Ok. I don't think I've really said I'm a 'pole dancer'. It just takes a lot more explaining - plus it sounds like I get paid for it!
Because 'pole dancer' is synonymous for most people with stripper, which I'm not (not that there's a thing wrong with that if it floats your boat and pays your bills ladies). And no matter how hard you try to explain that we wear very little on the pole in the first place because the friction of skin contact helps us not to fall on our heads and that there is no grinding on the thing like your butt crack is itchy, and for gods sakes I don't even own a pair of perspex platform heels...well, it never seems to convince people that you're not practicing at home with a chair and a feather boa.
Here's the truth, pole (some say 'pole fitness' to differentiate from the girls who collect dollar bills in their panties) is one of the hardest things, physically, I've ever done. And I'm no soft city girl. I had a couple of years of intensive kung fu under my belt before I fell off a pole for the first time. You'll know a beginner from her bruises - mostly on the inner arms and thighs - huge big blue-green mothers, where the muscles aren't strong enough to hold onto the pole and the skin gets dragged and burned. You'll know too from her blistered, sticky hands, if she's been practicing enough. Coated with a mixture of resin and alcohol to make some of the more dange-

rous inversions a little less risky, this stuff takes days of scrubbing to get off. If you catch her after class, she's dizzy from the spins and red-faced from hanging upside down, and her arms ache from dragging herself up to the ceiling dozens of times in an hour.
Before I started, I never thought anything so demanding could look so easy.
So why do it? Because it's bloody addictive. And, if you have the right teacher (thank you Thuy!) it's incredibly fun. There's nothing like it (even if you're like me and spinning makes you rather nauseous): the turns, the climbing, the inversions, the suspensions... and even though it takes a while, the unbeatable sense of accomplishment when you manage something you've been trying to do right for months - that's worth every drop of sweat.
And then there are the girls who take this seriously - and I'm not talking here about seven nights a week at a gentlemen's club.
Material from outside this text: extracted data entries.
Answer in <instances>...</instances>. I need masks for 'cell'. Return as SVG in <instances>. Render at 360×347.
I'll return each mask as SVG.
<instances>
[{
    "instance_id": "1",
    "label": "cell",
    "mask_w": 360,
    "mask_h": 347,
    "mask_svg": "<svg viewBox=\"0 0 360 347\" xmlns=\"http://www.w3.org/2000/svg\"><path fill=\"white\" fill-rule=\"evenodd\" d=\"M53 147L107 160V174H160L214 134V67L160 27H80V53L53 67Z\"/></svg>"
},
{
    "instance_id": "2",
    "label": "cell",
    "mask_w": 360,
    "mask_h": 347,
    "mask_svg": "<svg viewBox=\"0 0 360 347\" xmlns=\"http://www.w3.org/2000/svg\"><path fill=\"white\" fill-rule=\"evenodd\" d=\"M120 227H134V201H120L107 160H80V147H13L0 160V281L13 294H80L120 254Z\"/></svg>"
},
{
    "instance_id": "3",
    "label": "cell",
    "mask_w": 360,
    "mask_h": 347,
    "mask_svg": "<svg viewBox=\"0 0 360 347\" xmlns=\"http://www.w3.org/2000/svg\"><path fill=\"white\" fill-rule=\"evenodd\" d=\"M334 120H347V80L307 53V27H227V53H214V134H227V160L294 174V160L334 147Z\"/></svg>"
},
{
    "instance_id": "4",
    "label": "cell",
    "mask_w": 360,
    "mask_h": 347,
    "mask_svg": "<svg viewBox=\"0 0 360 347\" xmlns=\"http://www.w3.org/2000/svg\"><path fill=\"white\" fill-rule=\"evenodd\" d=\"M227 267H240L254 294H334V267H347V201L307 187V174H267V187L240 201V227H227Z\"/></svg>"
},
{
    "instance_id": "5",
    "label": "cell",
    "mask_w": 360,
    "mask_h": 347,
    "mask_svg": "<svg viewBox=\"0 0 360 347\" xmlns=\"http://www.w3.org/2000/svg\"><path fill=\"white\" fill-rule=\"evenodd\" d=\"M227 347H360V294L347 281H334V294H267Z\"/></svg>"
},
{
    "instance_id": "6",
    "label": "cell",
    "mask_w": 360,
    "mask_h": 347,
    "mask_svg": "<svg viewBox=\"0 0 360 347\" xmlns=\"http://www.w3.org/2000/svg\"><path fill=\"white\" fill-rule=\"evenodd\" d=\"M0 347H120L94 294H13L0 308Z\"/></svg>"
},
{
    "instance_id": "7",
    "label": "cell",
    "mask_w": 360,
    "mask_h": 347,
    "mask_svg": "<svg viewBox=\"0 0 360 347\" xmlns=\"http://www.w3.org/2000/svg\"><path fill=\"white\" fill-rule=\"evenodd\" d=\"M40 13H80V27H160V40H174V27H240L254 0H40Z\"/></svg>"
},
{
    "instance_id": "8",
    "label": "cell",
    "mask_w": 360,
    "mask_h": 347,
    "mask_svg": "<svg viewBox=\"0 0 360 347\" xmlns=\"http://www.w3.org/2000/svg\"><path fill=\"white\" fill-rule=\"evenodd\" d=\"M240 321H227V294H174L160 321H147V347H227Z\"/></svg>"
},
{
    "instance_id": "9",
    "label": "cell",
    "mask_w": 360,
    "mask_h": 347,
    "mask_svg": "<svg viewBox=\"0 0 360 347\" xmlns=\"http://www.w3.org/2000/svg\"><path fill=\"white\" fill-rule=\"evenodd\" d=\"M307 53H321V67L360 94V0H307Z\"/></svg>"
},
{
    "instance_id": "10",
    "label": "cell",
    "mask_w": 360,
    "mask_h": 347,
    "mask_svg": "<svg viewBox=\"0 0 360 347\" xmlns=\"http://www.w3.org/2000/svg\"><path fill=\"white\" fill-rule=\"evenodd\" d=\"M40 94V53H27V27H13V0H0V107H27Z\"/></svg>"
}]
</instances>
I mean international championships (any kind of stripping and you're barred), world tours with Cirque du Soleil and private lessons for $100 an hour. Every girl's pole idol is the Australian Felix Cane, world number one and the most impressive pole dancer you have ever seen (not to mention deliciously cute). This girl has done moves others couldn't even get into, and 'death drops' no one else would dare.
After leaving BA and my regular lessons I had to make do with the pole that held up the washing line out our back garden in Galway, plus some gardening gloves to avoid frostbite (the addicted will do anything to get their fix. Children's playgrounds, street signs, subway bars...) Now that I'm up here in the great white north, I'm saving for my own pole, and may even give lessons eventually.
And then someday....someday there'll be a 'coyote ugly' type establishment, where the girls dance on poles attached to the bar for the sheer good clean fun of it, and the pay will be great (paid by the owner, by cheque rather than in crumpled dollar bills) and we'll have our own pole academy, and touring show, and enter the olympics, and....
Till then, I'm a teacher, a traveler and a lowly writer.